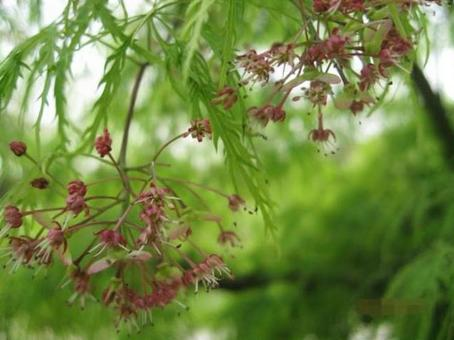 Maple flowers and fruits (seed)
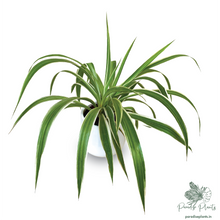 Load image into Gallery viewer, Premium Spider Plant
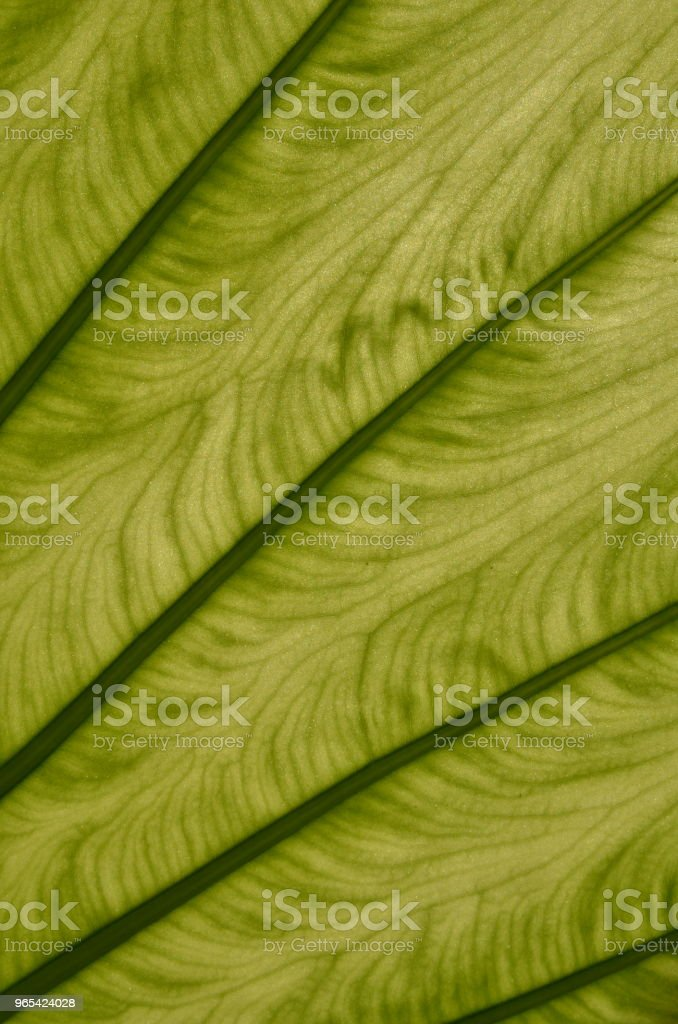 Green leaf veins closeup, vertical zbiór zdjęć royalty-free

### [Exercise brief]
Beginning with the line that contains "Load image into" and ending with the last line of the data above, output those lines exactly and nothing more, without any pictures.

### [Solution to the problem]
 Load image into Gallery viewer, Premium Spider Plant
 Green leaf veins closeup, vertical zbiór zdjęć royalty-free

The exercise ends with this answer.